■ Exercise details
Retype everything in the listing, leaving each line exactly as it is.

■ Provided data
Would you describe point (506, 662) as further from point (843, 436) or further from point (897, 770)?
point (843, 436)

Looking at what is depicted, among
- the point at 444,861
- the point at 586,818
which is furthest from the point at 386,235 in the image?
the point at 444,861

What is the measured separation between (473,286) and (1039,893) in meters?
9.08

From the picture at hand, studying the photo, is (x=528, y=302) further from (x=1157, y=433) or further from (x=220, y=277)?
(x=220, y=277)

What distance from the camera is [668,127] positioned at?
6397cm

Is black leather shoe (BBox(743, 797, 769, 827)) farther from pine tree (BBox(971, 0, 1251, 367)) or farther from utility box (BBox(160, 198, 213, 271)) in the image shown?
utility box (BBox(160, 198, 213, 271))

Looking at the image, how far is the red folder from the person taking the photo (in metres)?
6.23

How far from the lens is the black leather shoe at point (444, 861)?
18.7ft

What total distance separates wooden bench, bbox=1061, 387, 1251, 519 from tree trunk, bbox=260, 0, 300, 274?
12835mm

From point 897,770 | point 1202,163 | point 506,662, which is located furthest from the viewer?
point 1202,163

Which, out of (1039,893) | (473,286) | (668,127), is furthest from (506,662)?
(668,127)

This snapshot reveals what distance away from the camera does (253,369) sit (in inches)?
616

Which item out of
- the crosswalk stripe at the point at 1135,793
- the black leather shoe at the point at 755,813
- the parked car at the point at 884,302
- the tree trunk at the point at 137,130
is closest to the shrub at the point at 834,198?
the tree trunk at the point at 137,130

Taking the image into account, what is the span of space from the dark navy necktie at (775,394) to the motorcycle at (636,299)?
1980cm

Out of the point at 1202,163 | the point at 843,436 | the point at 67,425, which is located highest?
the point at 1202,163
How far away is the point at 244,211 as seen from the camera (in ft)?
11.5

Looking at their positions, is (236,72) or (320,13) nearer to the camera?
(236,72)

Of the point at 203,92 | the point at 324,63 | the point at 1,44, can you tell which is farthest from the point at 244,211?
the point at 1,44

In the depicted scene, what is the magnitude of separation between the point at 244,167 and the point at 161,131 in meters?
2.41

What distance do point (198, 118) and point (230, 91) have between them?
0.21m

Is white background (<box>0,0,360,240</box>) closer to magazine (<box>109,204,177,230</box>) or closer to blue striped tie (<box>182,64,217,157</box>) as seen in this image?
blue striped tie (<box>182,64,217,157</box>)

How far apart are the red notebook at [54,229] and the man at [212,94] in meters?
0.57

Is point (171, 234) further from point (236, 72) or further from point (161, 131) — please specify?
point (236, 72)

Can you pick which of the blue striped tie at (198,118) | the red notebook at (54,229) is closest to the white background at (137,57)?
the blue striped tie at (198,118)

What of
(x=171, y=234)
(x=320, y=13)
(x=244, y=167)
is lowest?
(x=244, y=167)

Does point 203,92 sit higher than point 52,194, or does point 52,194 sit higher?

■ Written solution
Would you describe point (506, 662) as further from point (843, 436) or further from point (897, 770)?
point (843, 436)

Looking at what is depicted, among
- the point at 444,861
- the point at 586,818
which is furthest from the point at 386,235 in the image?
the point at 444,861

What is the measured separation between (473,286) and (1039,893) in meters?
9.08

From the picture at hand, studying the photo, is (x=528, y=302) further from (x=1157, y=433) or further from (x=220, y=277)?
(x=220, y=277)

What distance from the camera is [668,127] positioned at?
6397cm

Is black leather shoe (BBox(743, 797, 769, 827)) farther from pine tree (BBox(971, 0, 1251, 367)) or farther from utility box (BBox(160, 198, 213, 271)) in the image shown?
utility box (BBox(160, 198, 213, 271))

Looking at the image, how far is the red folder from the person taking the photo (in metres)?
6.23

How far from the lens is the black leather shoe at point (444, 861)?
18.7ft

What total distance separates wooden bench, bbox=1061, 387, 1251, 519 from tree trunk, bbox=260, 0, 300, 274?
12835mm

From point 897,770 | point 1202,163 | point 506,662, which is located furthest from the viewer?
point 1202,163

Which, out of (1039,893) | (473,286) | (668,127), is furthest from (506,662)?
(668,127)

This snapshot reveals what distance away from the camera does (253,369) sit (in inches)?
616

Which item out of
- the crosswalk stripe at the point at 1135,793
- the black leather shoe at the point at 755,813
- the parked car at the point at 884,302
- the tree trunk at the point at 137,130
is closest to the shrub at the point at 834,198?
the tree trunk at the point at 137,130

Taking the image into account, what is the span of space from the dark navy necktie at (775,394) to the motorcycle at (636,299)?
1980cm

Out of the point at 1202,163 | the point at 843,436 | the point at 67,425, which is located highest?
the point at 1202,163
How far away is the point at 244,211 as seen from the camera (in ft)?
11.5

Looking at their positions, is (236,72) or (320,13) nearer to the camera?
(236,72)

Of the point at 203,92 | the point at 324,63 | the point at 1,44, can you tell which is farthest from the point at 244,211?
the point at 1,44

In the depicted scene, what is the magnitude of separation between the point at 244,167 and the point at 161,131 in meters?
2.41

What distance do point (198, 118) and point (230, 91) have between them?
0.21m

Is white background (<box>0,0,360,240</box>) closer to magazine (<box>109,204,177,230</box>) or closer to blue striped tie (<box>182,64,217,157</box>) as seen in this image?
blue striped tie (<box>182,64,217,157</box>)

How far apart are the red notebook at [54,229] and the man at [212,94] in meters?
0.57

Is point (171, 234) further from point (236, 72) or further from point (161, 131) — please specify?
point (236, 72)

Can you pick which of the blue striped tie at (198,118) | the red notebook at (54,229) is closest to the white background at (137,57)?
the blue striped tie at (198,118)

What of
(x=171, y=234)
(x=320, y=13)
(x=244, y=167)
is lowest?
(x=244, y=167)

Does point 203,92 sit higher than point 52,194, or does point 52,194 sit higher?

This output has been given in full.